- _GESTELLTE AUFGABEN_:
1. Gib im Bericht über die Lokfahrt den Abschnitt von "Ich kann mit" bis einschließlich "auf Wirkung machen." erneut wieder und ändere dabei "Handbremse" in "Feststellbremse".
2. Laut dem Bericht über die Lokfahrt ist der Lokführer beim Losfahren zunächst noch im Rangierbetrieb. Erkläre, warum das so ist und unter welcher Bedingung der Wechsel zum Lokzug erfolgt.
3. Setze den Bericht über die Lokfahrt nach dem letzten abgedruckten Satz fort.
##### TEXTAUSZUG
Mit der Mappe wäre diese Übung nicht so einfach und schnell möglich gewesen. Gerade in solchen Momenten, frage ich mich, ob sich die Erbauer der neuen Anlagen dieser Probleme bewusst sind? Klar, als man die Infrastruktur vereinfachte, war es nie vorgesehen, in diesem Bahnhof zu rangieren. Die Ölzüge werden mit der Streckenlok weggestellt. Nun gibt es aber zusätzliche Züge und die Problematik von kurzfristigen Aktionen kann in Frage gestellt werden.

Ich kann die Lokomotiven wieder einschalten. Danach ziehe ich vor und schliesslich starte ich als Lokzug. Ich müsste jetzt, um den Vorschriften gerecht zu werden, die Beleuchtung kontrollieren. Besonders hinten ist das Zugschlusssignal wichtig. Aber noch einmal durch die Todeszone will ich nicht und auch ein beherzter Sprung in die Tiefe sollte man nicht unnötig oft machen. Den Schalter habe ich richtig gestellt, dann wird das schon stimmen. Ich belasse es dabei, Sicherheit und Vorschriften lassen sich nicht immer vereinen.

 

Rothenburg - Däniken

Nachdem ich alle Prüfungen abgeschlossen habe und die Eingaben in ZUB 121 erledigt sind, kann ich losfahren. Diese Lokomotive hat kein ETCS und so muss ich diese Daten nicht eingeben. Eine Erleichterung, die aber längers je mehr verschwinden wird. Gerade auf dieser Strecke gab es vor Jahren schon einmal eine Führerstandssignalisation. Es war der Versuch von ETCS Level 2. Damals verloren wir aus Erstfeld die Streckenkenntnis auf diesem Abschnitt. Auch heute noch, fahren wir nicht nach ETCS Level 2.

Ich kann mit der Lokomotive losfahren. Die obligatorische Bremsprobe konnte ich wegen dem Gefälle nicht korrekt ausführen, aber bei Lokomotiven ist das mit der Bremse nicht so schlimm. Ich habe hier vier unabhängige Bremssysteme, mit denen ich im Notfall anhalten kann. Neben den zwei unabhängigen Druckluftbremsen, sind ja noch die Handbremse und die elektrische Bremse vorhanden. Eine dieser Bremsen wird funktionieren. Nur sicher bin ich nicht und daher werde ich schnell eine Bremsprobe auf Wirkung machen.

Noch rangiere ich, denn hier habe ich keine Hauptsignale. Sobald ich auf eines treffe, kann ich dann mit dem Lokzug starten. Der Wechsel erfolgt, sofern die Signale das zulassen, ohne halt. Je näher ich zum Hauptsignal komme desto wahrscheinlicher ist, dass ich diesmal anhalten muss, denn es ist rot. Ich betätige die automatische Bremse und die Lokomotive hält an. Die Bremse funktioniert korrekt, die Fahrt könnte weiter gehen.
##########
##### AUFGELISTETE EINTRÄGE
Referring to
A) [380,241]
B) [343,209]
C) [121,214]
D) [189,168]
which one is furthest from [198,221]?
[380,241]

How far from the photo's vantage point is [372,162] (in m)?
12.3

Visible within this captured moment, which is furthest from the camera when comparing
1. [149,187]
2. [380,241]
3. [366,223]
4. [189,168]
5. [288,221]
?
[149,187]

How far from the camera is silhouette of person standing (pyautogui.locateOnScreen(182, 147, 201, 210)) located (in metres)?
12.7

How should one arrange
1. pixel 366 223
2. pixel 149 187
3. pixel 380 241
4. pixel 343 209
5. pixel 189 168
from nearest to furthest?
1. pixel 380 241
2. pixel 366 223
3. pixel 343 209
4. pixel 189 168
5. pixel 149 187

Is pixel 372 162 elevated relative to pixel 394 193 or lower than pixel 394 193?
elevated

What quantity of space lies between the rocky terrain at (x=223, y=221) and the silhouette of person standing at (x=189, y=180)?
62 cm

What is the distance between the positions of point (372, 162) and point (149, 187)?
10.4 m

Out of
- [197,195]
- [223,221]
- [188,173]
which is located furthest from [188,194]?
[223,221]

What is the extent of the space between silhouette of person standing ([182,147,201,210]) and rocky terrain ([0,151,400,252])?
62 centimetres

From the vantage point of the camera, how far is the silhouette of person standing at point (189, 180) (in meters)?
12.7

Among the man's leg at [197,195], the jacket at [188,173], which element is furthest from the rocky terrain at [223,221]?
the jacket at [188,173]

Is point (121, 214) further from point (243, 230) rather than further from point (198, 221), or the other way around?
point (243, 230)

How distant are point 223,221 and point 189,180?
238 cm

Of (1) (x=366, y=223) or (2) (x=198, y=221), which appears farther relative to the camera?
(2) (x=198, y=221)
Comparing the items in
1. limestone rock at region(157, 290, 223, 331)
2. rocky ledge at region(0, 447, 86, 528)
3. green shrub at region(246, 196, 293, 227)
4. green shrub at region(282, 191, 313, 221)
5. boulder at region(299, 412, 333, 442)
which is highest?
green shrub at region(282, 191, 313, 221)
##########
##### AUFGELISTETE EINTRÄGE
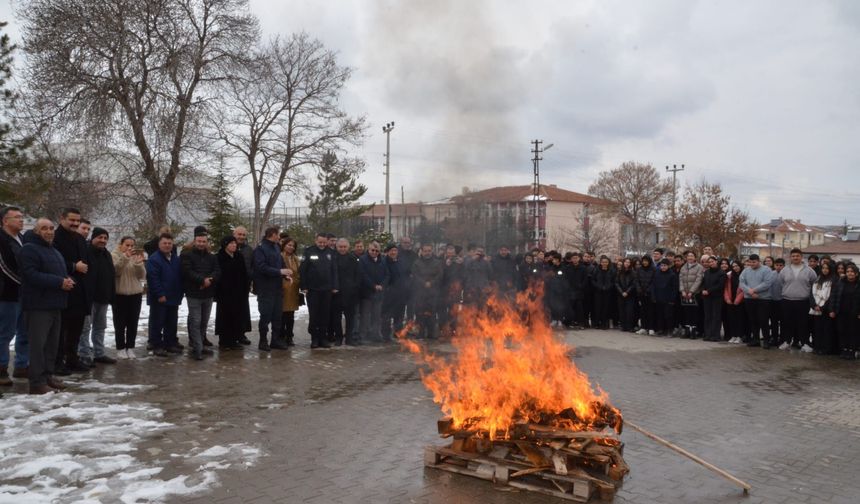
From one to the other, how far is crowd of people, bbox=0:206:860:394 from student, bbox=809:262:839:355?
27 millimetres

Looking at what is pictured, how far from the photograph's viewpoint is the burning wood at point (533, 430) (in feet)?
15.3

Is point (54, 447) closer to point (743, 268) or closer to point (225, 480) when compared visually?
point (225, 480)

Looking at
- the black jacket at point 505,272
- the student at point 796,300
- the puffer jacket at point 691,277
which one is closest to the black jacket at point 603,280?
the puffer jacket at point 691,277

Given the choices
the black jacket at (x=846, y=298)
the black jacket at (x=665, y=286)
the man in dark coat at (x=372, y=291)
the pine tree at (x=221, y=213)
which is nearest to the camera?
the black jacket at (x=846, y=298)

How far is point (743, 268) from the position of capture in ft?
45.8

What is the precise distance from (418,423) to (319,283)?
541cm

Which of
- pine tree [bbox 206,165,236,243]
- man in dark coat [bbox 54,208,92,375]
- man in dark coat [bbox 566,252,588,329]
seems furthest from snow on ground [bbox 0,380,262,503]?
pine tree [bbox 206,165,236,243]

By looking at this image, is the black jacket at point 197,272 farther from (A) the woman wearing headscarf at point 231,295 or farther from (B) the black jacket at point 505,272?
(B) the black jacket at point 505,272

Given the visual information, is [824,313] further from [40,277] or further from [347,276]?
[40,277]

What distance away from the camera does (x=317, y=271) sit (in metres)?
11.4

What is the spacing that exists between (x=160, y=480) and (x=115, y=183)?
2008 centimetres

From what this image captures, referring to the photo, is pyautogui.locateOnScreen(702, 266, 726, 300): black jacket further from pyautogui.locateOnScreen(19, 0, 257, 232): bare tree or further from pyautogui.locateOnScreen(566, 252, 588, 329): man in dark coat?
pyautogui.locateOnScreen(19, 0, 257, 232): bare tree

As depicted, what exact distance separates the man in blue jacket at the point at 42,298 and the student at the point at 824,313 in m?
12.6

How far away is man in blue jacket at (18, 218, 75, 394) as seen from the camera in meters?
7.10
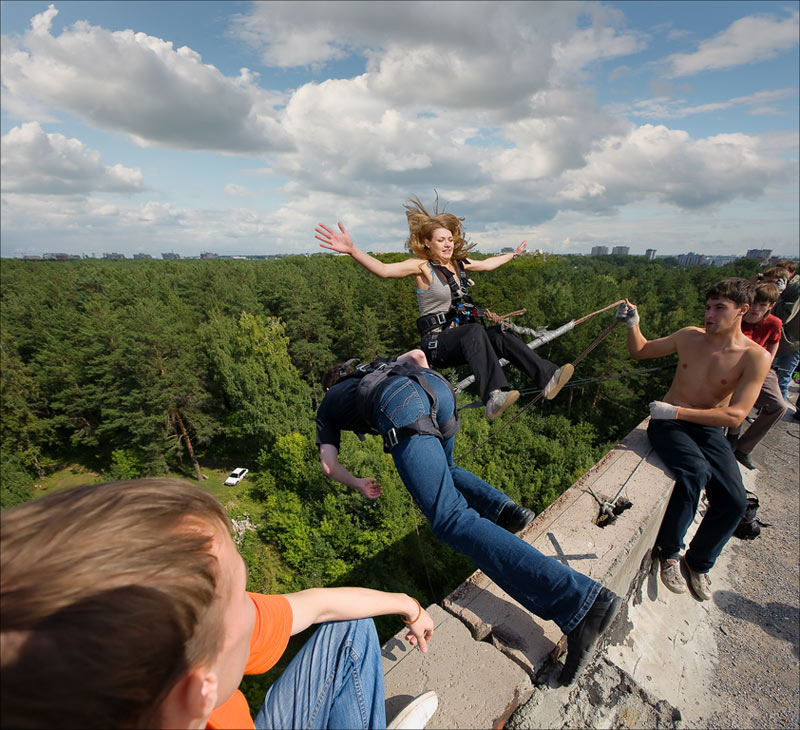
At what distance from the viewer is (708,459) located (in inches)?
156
##########
- _LÖSUNGEN_:
1.
Ich kann mit der Lokomotive losfahren. Die obligatorische Bremsprobe konnte ich wegen dem Gefälle nicht korrekt ausführen, aber bei Lokomotiven ist das mit der Bremse nicht so schlimm. Ich habe hier vier unabhängige Bremssysteme, mit denen ich im Notfall anhalten kann. Neben den zwei unabhängigen Druckluftbremsen, sind ja noch die Feststellbremse und die elektrische Bremse vorhanden. Eine dieser Bremsen wird funktionieren. Nur sicher bin ich nicht und daher werde ich schnell eine Bremsprobe auf Wirkung machen.

2. Der Lokführer rangiert noch, weil es an dieser Stelle keine Hauptsignale gibt. Erst wenn er auf ein Hauptsignal trifft, startet er als Lokzug. Lassen die Signale es zu, geschieht dieser Wechsel ohne Halt.

3.
Hier habe ich nun Platz und daher kann ich die Signalisation doch noch kontrollieren. Gerade als ich den Führerstand verlasse, wird das Signal orange. Diesen Fehler machte ich nur einmal, denn es dauert eine Ewigkeit, bis ich das nächste Signal erkennen kann. Zudem, ich muss die Beleuchtung kontrollieren. Daher mache ich das nun, auch wenn ich losfahren könnte. Vorschriften sind Vorschriften und hier geht es sogar noch sicher, denn ich habe einen Bahnsteig.

Alle Lampen leuchten so, wie sie sollten. Mittlerweile ist das Signal grün geworden. Jetzt kann ich losfahren und gleich auf die zugelassenen Geschwindigkeiten beschleunigen. Dabei muss ich aber bedenken, dass die Station nur mit 90 km/h verlassen werden darf, dann kommt eine Kurve 100 und erst dann kann ich auf die auf der Strecke zugelassenen 120 km/h beschleunigen. Starten werde ich wegen den Verzögerungen mit einer Verspätung von gut 20 Minuten. Könnte mit der Pause knapp werden.

Wieder in der Lokomotive fahre ich los. Die Lokomotiven beschleunigen schnell und so muss ich darauf achten, dass ich nicht zu schnell werde. Als ich das erste Mal hier durch fuhr, wunderte ich mich. Die Strecke mit 120 km/h war schneller, als ich es in Erinnerung hatte. Auch jetzt, werde ich Geschwindigkeiten fahren können, die für meine Lokomotive zu schnell sind. Doch noch fahre ich mit 120 km/h und nähere mich so schnell Sempach-Neuenkirch. Noch sind die Signale grün.

Jetzt wird die Kurve von Sempach-Neuenkirch zur Beschränkung, denn ich darf den Abschnitt nur mit 125 km/h befahren. Noch bin ich nicht an der Höchstgeschwindigkeit der Lokomotiven angelangt. Die Fahrt geht so aber schnell und ich bin sogar schneller, als das mit dem Flirt der Fall war, denn ich muss nicht abbremsen oder beschleunigen. So kommt man schnell vorwärts. Nach der Kurve beschleunige ich dann noch einmal, doch noch muss ich warten.

Da, die Kurve ist fertig, ich kann auf 140 km/h beschleunigen. Die Regel, dass man dazu auch Wagen mitführen muss, ist aufgehoben worden und so können wir mit den Lokomotiven auch 140 km/h fahren. Hier wären sogar 150 km/h zugelassen, aber meine Lokomotiven dürfen nicht so schnell fahren. Die von der Lokomotive kontrollierte Geschwindigkeit liegt bei 154 km/h, ich könnte also so schnell fahren, aber erlaubt ist es nicht.

Nachdem die beiden Haltestellen an meiner Lokomotive vorbei geflogen sind, beginne ich mit Hilfe der elektrischen Bremse die Geschwindigkeit zu reduzieren. Das muss ich, weil ich in Sursee nur mit 125 km/h einfahren darf. Schneller wäre nicht gut, denn diese Geschwindigkeit wird von ZUB 121 überwacht. Die Ausfahrt ist mit 115 km/h möglich und anschliessend folgt eine Kurve. Mehr Informationen suche ich in der LEA noch nicht, denn noch bin ich zu spät und sehr schnell unterwegs.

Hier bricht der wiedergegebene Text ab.